Jose Reyes is a rare breed of shortstop who could become available in a mid-season deal if the Mets' troubles persist.
This isn't meant to be a plea for the Twins to look into acquiring Mets shortstop Jose Reyes, but if fans want to dream of his braids wagging in the breeze at Target Field, so be it.
There will be a lot of talk about Reyes because he's in the final year of his contract, he plays a key position and he's pretty darn good. He has great range, can be a catalyst at the top of the order, and he usually plays with a big smile.
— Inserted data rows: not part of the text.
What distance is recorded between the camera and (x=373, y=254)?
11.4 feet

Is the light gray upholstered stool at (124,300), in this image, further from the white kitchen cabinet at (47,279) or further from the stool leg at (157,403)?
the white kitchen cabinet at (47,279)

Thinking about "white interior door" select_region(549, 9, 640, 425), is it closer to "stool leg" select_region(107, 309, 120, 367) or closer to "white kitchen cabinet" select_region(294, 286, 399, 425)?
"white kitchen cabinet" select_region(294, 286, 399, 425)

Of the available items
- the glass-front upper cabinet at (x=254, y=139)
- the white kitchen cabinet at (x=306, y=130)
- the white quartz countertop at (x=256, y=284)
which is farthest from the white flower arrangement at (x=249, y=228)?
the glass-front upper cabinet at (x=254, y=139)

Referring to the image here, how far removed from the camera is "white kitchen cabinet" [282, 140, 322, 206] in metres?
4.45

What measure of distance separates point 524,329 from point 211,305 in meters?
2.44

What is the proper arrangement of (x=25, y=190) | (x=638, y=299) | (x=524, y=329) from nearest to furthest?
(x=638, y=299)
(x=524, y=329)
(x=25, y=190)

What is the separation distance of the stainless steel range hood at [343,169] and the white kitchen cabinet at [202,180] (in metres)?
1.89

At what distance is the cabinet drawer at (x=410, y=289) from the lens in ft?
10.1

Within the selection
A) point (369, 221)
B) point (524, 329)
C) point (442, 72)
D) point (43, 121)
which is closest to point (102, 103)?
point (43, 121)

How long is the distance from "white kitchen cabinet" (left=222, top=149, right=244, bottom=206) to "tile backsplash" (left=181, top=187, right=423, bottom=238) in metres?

After struggling with injuries the past two seasons, Reyes looks fit and entered Saturday batting .326 with 12 steals this season.
Again, not suggesting here that the Twins make a call on Reyes.
The Mets aren't going to win this year, and there are concerns about the financial stability of ownership because of its ties to convicted financial felon Bernie Madoff. So moving Reyes makes a lot of sense for the Mets because of the package they could receive for him. The one thing the Mets must determine is how much of an attendance/public relations hit they would take if Reyes is dealt. He is one of the few reasons Mets fans come to Citi Field.
The only red flag with Reyes came before the 2010 season when he was interviewed by the FBI about his relationship with a Canadian doctor caught smuggling HGH into the country. He has denied taking the drug and has moved on.
He can be an impact player, and the Twins, Giants, Reds and Cardinals are among teams who could use him.
But why should the Twins pursue Reyes? They prefer to throw bodies at the position. Trevor Plouffe is getting his chance this weekend, and Tsuyoshi Nishioka could make it four shortstops in two months once he recovers from injury. Since 2007, Nick Punto, Brendan Harris, Adam Everett, Orlando Cabrera, Alexi Casilla and J.J. Hardy have all played at least 30 games at short for the Twins in a season.
Reyes, 27, was 20 when he broke into the majors in 2003. He has led the National League in triples twice, in stolen bases three times and in hits once.
He is making $11 million in the final year of his contract and is in line for a big free-agent payday. The Yankees' Derek Jeter leads shortstops with an average annual salary of $17 million. Troy Tulowitzki is next at $15.775 million. Some think Reyes could land a Carl Crawford-like deal that averages a little more than $20 million a season.
Reyes could end up as a very important rent-a-player for someone. There were reports last week that the Giants had inquired about Reyes. Get ready for more stories about the Mets getting calls about Reyes. He is the Cliff Lee of 2011, and Reyes should remain in the rumor bin until the trade deadline passes.
Probably not for the Twins, though. Their payroll is tapped out at around $113 million. It doesn't matter that Reyes would be owed only $3.57 million if dealt for on July 31. It doesn't matter that the Twins, after the season, can take about $38 million in payroll off the books in Joe Nathan ($12.5 million), Michael Cuddyer ($10.5 million), Matt Capps ($7.15 million), Jason Kubel ($5.25 million) and Jim Thome ($3 million).
Nope, they don't have the financial flexibility, or prospects, or starting pitching.
They don't need the stability. They don't need the production. They don't need the energy. They don't need a spark.